Alzheimer's: An Epidemic: Saving Brains, Saving Lives

Ivanhoe Broadcast News
Friday, May 25, 2007; 4:15 AM

LOS ANGELES (Ivanhoe Broadcast News) -- There's no cure for Alzheimer's, but even if there were, researchers say it wouldn't help unless patients were diagnosed early enough. Right now, the only way to prove whether a person has the disease is through an autopsy, but that could change with the introduction of two new techniques that could identify the disease before symptoms start.

Their faces tell stories they can't recall...

"I just don't remember anything, period," Ray, an Alzheimer's patient says.

Time seems lost forever...

"Sometimes, I think, 'What is today?'" says Alzheimer's patient Jenny Johnson.



Their most precious memories disappear in the blink of an eye.

"[I think,] 'Oh my God, how am I related to this person? Wow.'"

Alzheimer's is the enemy. It affects five million Americans, and there's no cure -- partly because the disease isn't diagnosed soon enough.
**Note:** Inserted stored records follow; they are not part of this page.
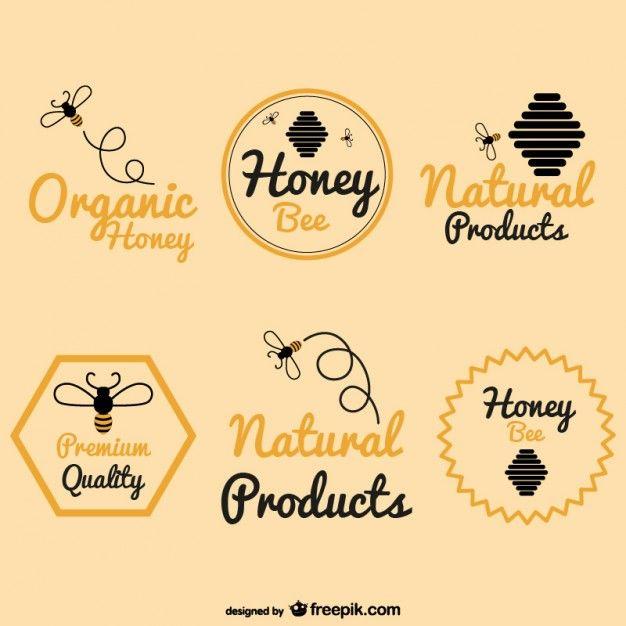 Pack de logos de miel de abeja.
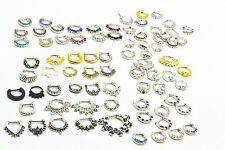 LOT100pcs Nose Septum Clicker   Lip Nipple Ear Piercing Cuff Ring Cartilage MIX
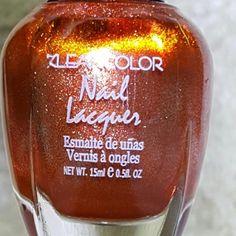 Metallic Orange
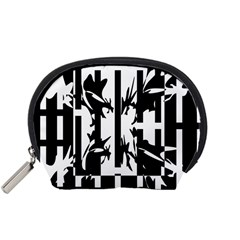 Black and white abstraction Accessory Pouches (Small)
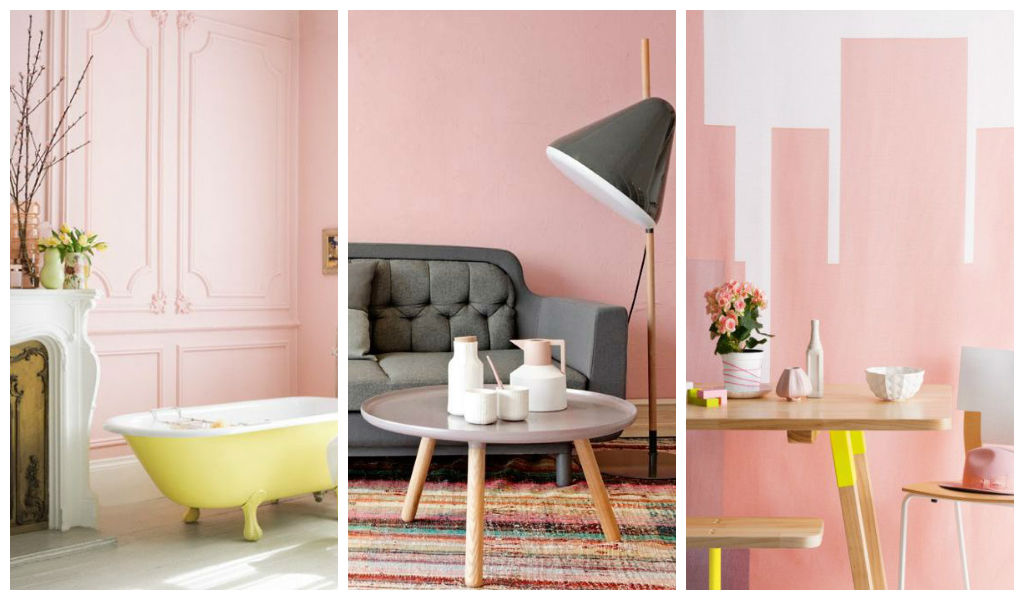 27 fabulous pastel pink interior designs. Black Bedroom Furniture Sets. Home Design Ideas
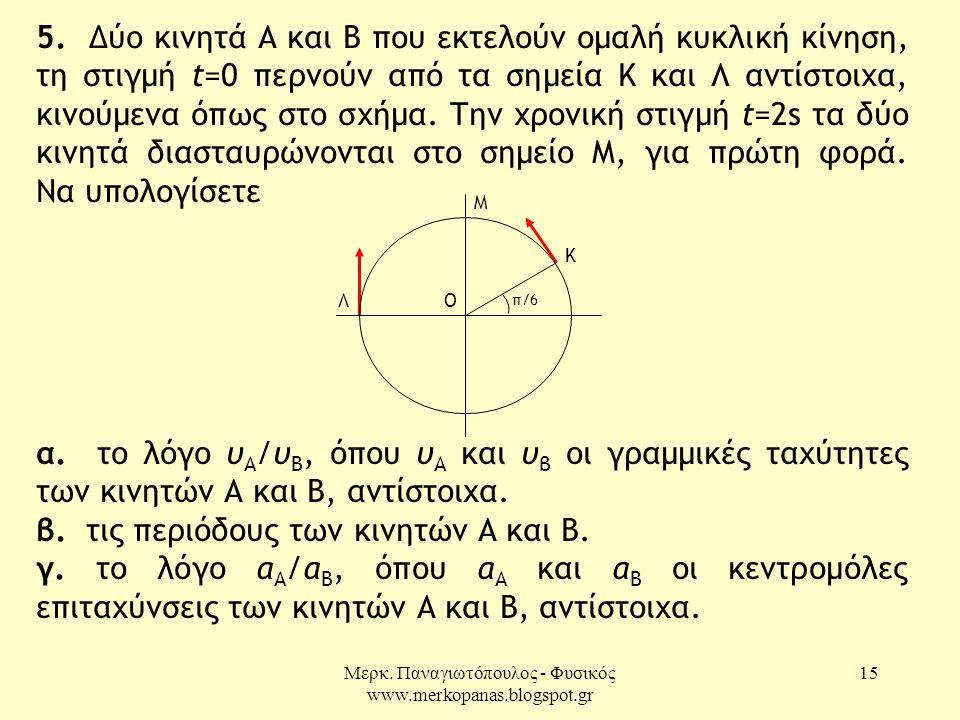Μερκ. Παναγιωτόπουλος - Φυσικός www.merkopanas.blogspot.gr 15 5. Δύο κινητά Α και Β που εκτελούν ομαλή κυκλική κίνηση, τη στιγμή t=0 περνούν από τα ση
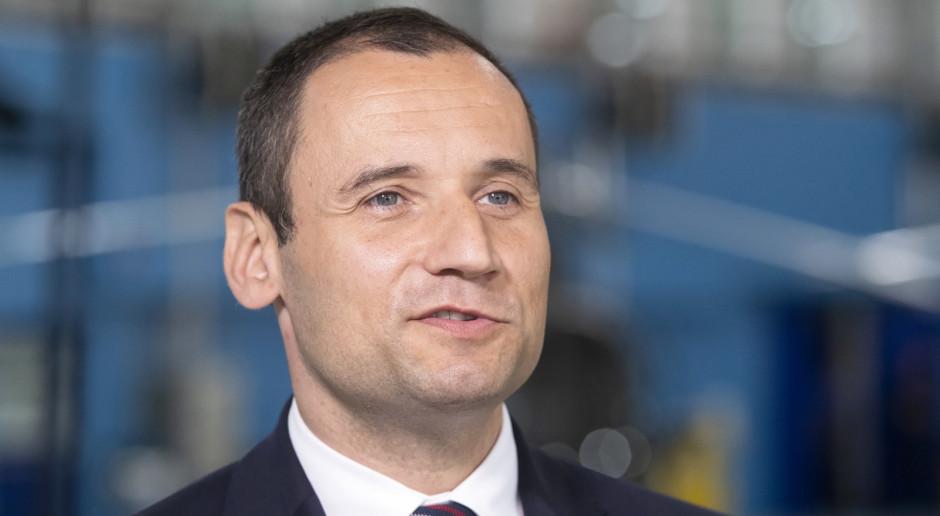 Prezes PZL-Świdnik: za dwa lata moglibyśmy dostarczyć polski śmigłowiec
"What happens today is, people get a diagnosis of Alzheimer's disease after they've had it for several years, and so I think we do too little, too late," says Gary Small, M.D., a geriatric psychiatrist at the UCLA School of Medicine.

But now, Dr. Small and his colleagues at UCLA have developed a new imaging technique that detects the disease even before symptoms start. "So, years before a person would actually have symptoms of Alzheimer's disease, we could detect it," Dr. Small says.

Here's how it works: A small molecule is made in this machine, and injected into patients right before they have a brain scan. The molecule binds to abnormal proteins in the brain -- allowing doctors to see the spots where Alzheimer's starts to form.

This image shows a normal brain. A few years later, you can see the same person has the very beginning stages of Alzheimer's (a condition called "mild cognitive impairment"). Finally, it's evident the have a full-blown case of Alzheimer's.

"This suggests that it may be possible to have some screening approach with people who are very normal, and they may get a test like this, and they may get started on medicine so they may live a long life and never get Alzheimer's," Dr. Small says. If proven effective, experts say the 50 new medicines that are currently in clinical trials could be administered to people before symptoms of Alzheimer's are present.